Un centre effrayé, des ouvriers câlinés : les dernières manipulations du candidat Sarko

9 Mars 2011 , Rédigé par José Pressoir Publié dans #Politique

Un centre effrayé, des ouvriers câlinés : les dernières manipulations du candidat Sarko  

Quand il a déclenché l'orage, Nicolas Sarkozy feint souvent d'ignorer la pluie. Ce mardi 8 mars, il était en Bretagne pour rencontrer, une nouvelle fois, de « vrais ouvriers ». A Paris, ses proches restaient comme tétanisés par de curieux sondages disqualifiant leur mentor face à Marine Le Pen. Et dans la journée, le gouvernement abandonnait l'une des mesures phares de la tentative sécuritaire du candidat Sarkozy, la déchéance de nationalité pour les auteurs de certains crimes. L'ancien maire de Neuilly veut maîtriser sa majorité minoritaire jusqu'au bout.
Un centre effrayé, des ouvriers câlinés : les dernières manipulations du candidat Sarko
Les sondages pour faire peur
Faut-il y voir une coïncidence ?
La succession de deux sondages plaçant Marine Le Pen en tête des intentions de votes d'un millier de sondés rémunérés par Harris Interactive au premier tour des élections présidentielles si elles lieu aujourd'hui a créé une fausse agitation à l'UMP. Et à l'Assemblée nationale, le gouvernement a reculé sur un point essentiel du discours de Grenoble de Nicolas Sarkozy le 30 juillet dernier : la déchéance de nationalité pour les immigrés récemment naturalisés et convaincus de crimes contre des représentants de l'autorité publique. Mardi matin, lors de sa traditionnelle réunion avec les députés UMP, François Fillon a annoncé aux députés que le gouvernement ne souhaitait plus cet article dans la loi sur l'immigration à l'examen pour un vote final cette semaine. Le Sénat l'avait supprimé, grâce à un soutien des centristes à l'opposition de gauche.
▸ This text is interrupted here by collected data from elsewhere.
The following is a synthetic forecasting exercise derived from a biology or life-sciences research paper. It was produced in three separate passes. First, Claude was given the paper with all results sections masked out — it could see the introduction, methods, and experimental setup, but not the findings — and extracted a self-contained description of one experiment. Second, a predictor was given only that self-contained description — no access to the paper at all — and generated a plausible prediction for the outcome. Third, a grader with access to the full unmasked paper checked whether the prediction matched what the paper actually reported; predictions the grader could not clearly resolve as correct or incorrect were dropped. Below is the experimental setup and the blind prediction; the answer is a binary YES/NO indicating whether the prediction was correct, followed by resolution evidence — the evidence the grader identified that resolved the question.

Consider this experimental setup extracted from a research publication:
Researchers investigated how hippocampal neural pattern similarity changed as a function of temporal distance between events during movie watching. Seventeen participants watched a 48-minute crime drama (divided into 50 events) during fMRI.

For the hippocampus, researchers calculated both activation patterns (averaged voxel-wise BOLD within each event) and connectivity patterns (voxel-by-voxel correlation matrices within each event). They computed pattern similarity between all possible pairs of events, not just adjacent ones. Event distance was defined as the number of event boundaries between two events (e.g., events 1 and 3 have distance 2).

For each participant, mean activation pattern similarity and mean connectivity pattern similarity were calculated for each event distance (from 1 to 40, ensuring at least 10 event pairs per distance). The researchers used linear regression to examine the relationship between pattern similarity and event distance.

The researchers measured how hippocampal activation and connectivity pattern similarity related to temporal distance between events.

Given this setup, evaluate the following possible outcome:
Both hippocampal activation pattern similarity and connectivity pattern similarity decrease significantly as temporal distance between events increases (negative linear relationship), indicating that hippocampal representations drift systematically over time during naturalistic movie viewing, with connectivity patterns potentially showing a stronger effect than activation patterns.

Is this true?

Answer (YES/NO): NO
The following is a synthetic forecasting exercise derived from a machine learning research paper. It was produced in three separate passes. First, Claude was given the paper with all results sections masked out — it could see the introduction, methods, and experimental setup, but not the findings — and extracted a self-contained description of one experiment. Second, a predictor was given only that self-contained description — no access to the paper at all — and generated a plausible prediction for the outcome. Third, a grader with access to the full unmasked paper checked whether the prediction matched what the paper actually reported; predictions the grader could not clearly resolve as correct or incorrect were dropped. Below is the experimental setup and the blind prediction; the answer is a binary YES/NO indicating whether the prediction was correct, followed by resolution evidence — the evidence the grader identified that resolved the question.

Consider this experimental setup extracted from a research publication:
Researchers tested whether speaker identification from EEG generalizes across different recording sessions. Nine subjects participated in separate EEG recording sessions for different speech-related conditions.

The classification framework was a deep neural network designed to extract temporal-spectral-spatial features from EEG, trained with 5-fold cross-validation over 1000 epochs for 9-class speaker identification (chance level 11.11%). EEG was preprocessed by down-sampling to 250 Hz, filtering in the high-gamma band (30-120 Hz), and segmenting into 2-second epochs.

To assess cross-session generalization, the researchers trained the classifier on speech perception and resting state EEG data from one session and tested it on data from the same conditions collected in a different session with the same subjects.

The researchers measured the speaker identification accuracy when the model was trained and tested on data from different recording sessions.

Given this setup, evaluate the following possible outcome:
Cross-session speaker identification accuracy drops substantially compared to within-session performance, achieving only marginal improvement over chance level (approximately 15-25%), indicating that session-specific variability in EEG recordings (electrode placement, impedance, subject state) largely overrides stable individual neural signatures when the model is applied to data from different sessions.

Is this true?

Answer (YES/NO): NO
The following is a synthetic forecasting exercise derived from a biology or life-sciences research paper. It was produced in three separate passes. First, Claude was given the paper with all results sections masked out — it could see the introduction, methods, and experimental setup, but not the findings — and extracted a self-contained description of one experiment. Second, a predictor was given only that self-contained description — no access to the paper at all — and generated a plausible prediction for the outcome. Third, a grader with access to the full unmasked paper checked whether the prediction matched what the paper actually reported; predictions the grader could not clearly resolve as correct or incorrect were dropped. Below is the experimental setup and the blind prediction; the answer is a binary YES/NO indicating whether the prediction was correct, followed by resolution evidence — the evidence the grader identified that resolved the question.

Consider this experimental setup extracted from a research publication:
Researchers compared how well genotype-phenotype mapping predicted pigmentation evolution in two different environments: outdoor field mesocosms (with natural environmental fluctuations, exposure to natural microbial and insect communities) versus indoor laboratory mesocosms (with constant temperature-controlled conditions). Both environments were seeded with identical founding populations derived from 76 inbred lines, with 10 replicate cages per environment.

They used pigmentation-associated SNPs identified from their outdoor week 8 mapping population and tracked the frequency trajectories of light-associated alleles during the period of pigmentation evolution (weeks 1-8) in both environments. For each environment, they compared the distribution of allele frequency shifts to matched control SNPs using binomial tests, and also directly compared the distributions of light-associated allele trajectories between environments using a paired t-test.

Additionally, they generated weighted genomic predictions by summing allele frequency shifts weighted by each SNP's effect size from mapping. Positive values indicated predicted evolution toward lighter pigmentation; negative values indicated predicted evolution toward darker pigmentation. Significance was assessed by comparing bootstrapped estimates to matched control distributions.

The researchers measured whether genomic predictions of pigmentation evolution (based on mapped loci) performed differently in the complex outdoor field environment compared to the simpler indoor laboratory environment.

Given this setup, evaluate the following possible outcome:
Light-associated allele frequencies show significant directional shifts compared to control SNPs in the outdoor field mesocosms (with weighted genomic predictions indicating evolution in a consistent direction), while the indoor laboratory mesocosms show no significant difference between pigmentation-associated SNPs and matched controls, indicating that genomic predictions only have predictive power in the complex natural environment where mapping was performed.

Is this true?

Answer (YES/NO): NO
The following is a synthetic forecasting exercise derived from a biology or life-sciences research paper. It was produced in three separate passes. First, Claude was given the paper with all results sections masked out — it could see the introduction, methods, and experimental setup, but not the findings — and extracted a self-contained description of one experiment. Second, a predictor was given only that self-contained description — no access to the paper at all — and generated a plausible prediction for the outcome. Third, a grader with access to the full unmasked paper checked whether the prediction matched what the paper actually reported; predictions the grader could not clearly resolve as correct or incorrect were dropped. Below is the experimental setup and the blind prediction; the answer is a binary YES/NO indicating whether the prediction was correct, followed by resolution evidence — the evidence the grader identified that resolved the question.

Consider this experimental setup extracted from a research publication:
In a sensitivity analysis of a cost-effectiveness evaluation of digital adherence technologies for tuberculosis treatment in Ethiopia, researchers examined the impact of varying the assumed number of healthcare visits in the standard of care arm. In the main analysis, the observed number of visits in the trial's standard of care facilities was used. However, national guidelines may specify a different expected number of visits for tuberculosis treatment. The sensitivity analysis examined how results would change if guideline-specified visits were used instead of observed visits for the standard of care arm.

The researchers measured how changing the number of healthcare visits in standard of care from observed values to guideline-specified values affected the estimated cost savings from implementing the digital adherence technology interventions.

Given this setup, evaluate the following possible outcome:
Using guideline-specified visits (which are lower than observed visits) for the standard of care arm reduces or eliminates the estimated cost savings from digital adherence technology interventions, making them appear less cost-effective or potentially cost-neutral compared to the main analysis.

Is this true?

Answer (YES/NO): NO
Le candidat Sarkozy ne veut laisser aucun espace au centre.
 
 Il reste sur sa stratégie de premier tour - maximiser les suffrages - que ses postures sécuritaires et anti-immigrés depuis l'été avait mises en péril.
La veille, Jean-Louis Borloo avait menacé de ne pas voter la disposition avec quelques 70 autres députés UMP/Nouveau Centre. Cette fois-ci, il semble vouloir donner des gages aux nombreux centristes (Borloo, Morin, etc) tentés par l'aventure électorale.
Et pour appuyer la démarche, on peut s'interroger sur les réels commanditaires d'un double sondage visant à déstabiliser les aspirations indépendantistes d'un Borloo et le centre en général.
Qu'il est bien tombé, ce sondage affichant Marine Le Pen en tête du premier tour ! On imagine Patrick Buisson, ce conseiller ès sondages, rémunéré par l'Elysée, partisan d'occuper la droite, si satisfait d'inquiéter le centre-droit. Sarkozy, rempart de l'extrême droite...
 On a déjà connu cela...


Le gouvernement Sarkozy s'est donc replié. Ce mardi, Sarkozy aurait failli subir un véritable désaveu : au risque d'afficher que l'UMP sarkozyste n'était plus majoritaire à l'Assemblée, il valait mieux reculer. On pouvait laisser la députée Chantal Brunel, habituellement plus modérée dans ses propos, suggérer de renvoyer les immigrés dans leurs bateaux, dans les couloirs de l'Assemblée...
Pas de panique à l'Élysée ?
Tout semble bien maîtrisé. Depuis quelques jours, une coalition centriste s'agrège pour tacler l'une des mesures sécuritaires du Monarque.
La coïncidence des évènements est troublante.
On découvre que l'institut sondagier fautif, Harris Interactive, était accusé le même jour par Mediapart de rémunérer les Français qu'il interroge : « L'institut Harris Interactive, qui a placé Marine Le Pen en tête du premier tour dans un sondage publié ce week-end, a offert 7.000 euros à son panel de sondés, via une loterie. » relate le site. Harris venait de publier un second sondage, avec DSK remplaçant Aubry comme candidat socialiste, sans que cela n'entame l'avantage lepéniste. Pire, Sarkozy était relégué en troisième place. Le spectre du 21 avril à l'envers est bien là. De quoi inquiéter les « modérés » de la droite, et espérer regonfler la popularité du candidat Sarkozy.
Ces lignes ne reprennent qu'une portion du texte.